SOURCE MATERIAL
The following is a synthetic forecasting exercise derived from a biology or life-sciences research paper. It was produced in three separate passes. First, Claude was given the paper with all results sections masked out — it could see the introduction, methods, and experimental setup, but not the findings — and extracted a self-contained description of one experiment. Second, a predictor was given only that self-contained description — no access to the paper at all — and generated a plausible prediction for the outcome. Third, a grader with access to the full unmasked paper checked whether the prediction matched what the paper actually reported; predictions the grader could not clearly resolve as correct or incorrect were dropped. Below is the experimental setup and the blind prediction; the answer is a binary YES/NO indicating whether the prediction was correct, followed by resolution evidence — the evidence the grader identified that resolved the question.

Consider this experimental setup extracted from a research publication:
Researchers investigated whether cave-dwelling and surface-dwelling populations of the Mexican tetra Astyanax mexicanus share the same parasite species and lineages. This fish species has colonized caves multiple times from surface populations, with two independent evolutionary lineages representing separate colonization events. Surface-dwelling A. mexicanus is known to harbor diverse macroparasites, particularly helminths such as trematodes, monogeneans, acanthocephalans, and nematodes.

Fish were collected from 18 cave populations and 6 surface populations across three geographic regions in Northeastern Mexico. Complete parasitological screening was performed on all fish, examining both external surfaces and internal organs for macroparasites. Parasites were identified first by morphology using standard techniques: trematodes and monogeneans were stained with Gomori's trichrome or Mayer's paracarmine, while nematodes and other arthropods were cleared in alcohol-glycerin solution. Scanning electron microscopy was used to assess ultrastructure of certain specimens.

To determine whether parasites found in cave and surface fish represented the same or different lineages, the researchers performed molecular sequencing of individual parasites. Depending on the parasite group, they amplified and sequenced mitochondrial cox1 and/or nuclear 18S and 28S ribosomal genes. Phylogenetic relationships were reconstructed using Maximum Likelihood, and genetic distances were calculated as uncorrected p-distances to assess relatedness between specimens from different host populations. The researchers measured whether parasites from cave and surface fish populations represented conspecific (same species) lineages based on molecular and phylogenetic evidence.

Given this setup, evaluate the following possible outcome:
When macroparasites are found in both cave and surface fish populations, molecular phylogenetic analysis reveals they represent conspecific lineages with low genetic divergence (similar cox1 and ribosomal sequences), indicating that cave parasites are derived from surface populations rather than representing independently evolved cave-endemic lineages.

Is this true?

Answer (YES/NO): YES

WORK TO BE COMPLETED
Would you repeat the lines from the one containing "When macroparasites are" through the end of the data, exactly, with nothing before or after them?

ANSWER FOR THIS EXERCISE
When macroparasites are found in both cave and surface fish populations, molecular phylogenetic analysis reveals they represent conspecific lineages with low genetic divergence (similar cox1 and ribosomal sequences), indicating that cave parasites are derived from surface populations rather than representing independently evolved cave-endemic lineages.

Is this true?

Answer (YES/NO): YES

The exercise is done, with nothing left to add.